Morning Miracle: Inside The Washington Post | By Dave Kindred | Doubleday | 288 pages, $26.95
Back in the 1970s, under the leadership of Ben Bradlee and Katharine Graham, The Washington Post was ambitious, influential, and profitable. Thanks to its Watergate coverage—and to Hollywood’s cloak-and-dagger rendering of that reportage in All the President’s Men—the paper enjoyed renown far beyond the confines of the industry.
By 2007, however, when Dave Kindred began to write what he first envisioned as a “valentine to journalism,” this golden age had long since come to an end. The Internet had blown a huge hole in the paper’s revenue stream, as print advertising declined and the classified sections thinned. The owners were preparing to overhaul the Post’s senior leadership, and the newspaper continued to hemorrhage money, subscriptions, and staff.
Kindred, a former sports reporter at the paper, realized it probably wasn’t the best time to pen that valentine. Instead, he decided to write a book “about a great newspaper doing its damndest to get out of this mess alive.”
For the next two years, Kindred interviewed executives and editors, reporters and interns. With boyish wonder, he watched them work. He listened to their war stories. When they won awards, he beamed. And although Morning Miracle: Inside The Washington Post isn’t a love letter to the news business, its author clearly has a lot of affection and reverence for the paper and its modern history, which began in 1933, when financier Eugene Meyer bought the Post at a bankruptcy auction.
Within a decade, Meyer had tripled its circulation. Since then, his descendants—Phil Graham, his son-in-law; Katharine Graham, his daughter; Donald Graham, his grandson; and Katharine Weymouth, his great-granddaughter—have overseen the newspaper’s operations, guiding it through boom and bust, war and peace and (of course) Watergate.*
They also presided over a shrewd program of diversification. These days, The Washington Post Company is almost loath to identify itself as a newspaper enterprise. It calls itself “a diversified education and media company whose principal operations include educational services, newspaper and magazine print and online publishing, television broadcasting and cable television services.” Its most propitious purchase was probably the acquisition of Stanley H. Kaplan Educational Centers Limited, a test-preparatory company, in 1984. As the Internet changed how Americans consume news, and as the Post tried to figure out how to make money off its website—an ongoing process in both cases—Kaplan has kept the newspaper afloat.

◆ What this exercise asks
1/ In the Morning Miracle review, reproduce the stretch from "Morning Miracle: Inside The Washington Post |" through "of the industry.", swapping "profitable" for "prosperous".
2/ According to the Morning Miracle review, in what year did Eugene Meyer buy the Post at a bankruptcy auction?
3/ Turn the paragraph of the Morning Miracle review that begins "By 2007, however" into a short bulleted list that keeps its main facts.
Rely only on the Morning Miracle review for everything that follows.

◆ Data excerpt
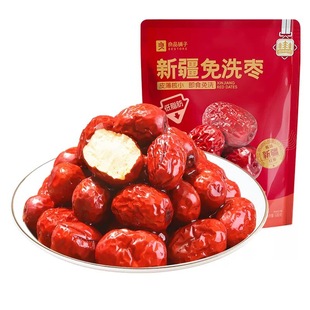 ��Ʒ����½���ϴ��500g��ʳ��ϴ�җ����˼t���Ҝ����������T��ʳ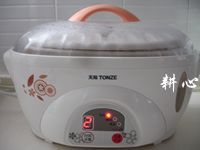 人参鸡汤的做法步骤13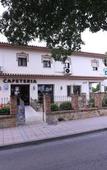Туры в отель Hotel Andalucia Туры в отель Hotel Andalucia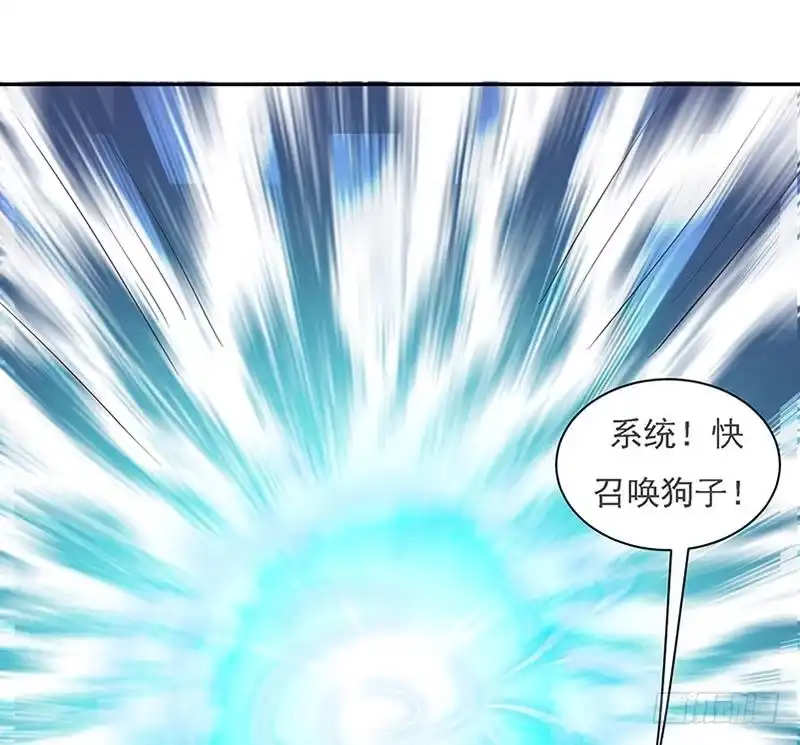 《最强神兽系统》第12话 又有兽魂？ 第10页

◆ Responses per task
1/
Morning Miracle: Inside The Washington Post | By Dave Kindred | Doubleday | 288 pages, $26.95
Back in the 1970s, under the leadership of Ben Bradlee and Katharine Graham, The Washington Post was ambitious, influential, and prosperous. Thanks to its Watergate coverage—and to Hollywood’s cloak-and-dagger rendering of that reportage in All the President’s Men—the paper enjoyed renown far beyond the confines of the industry.

2/ 1933

3/
- By 2007, when Dave Kindred began writing what he first envisioned as a "valentine to journalism," the paper's golden age had long ended.
- The Internet had cut deeply into the Post's revenue as print advertising declined and classified sections thinned.
- The owners were preparing to overhaul the paper's senior leadership.
- The Post kept losing money, subscriptions, and staff.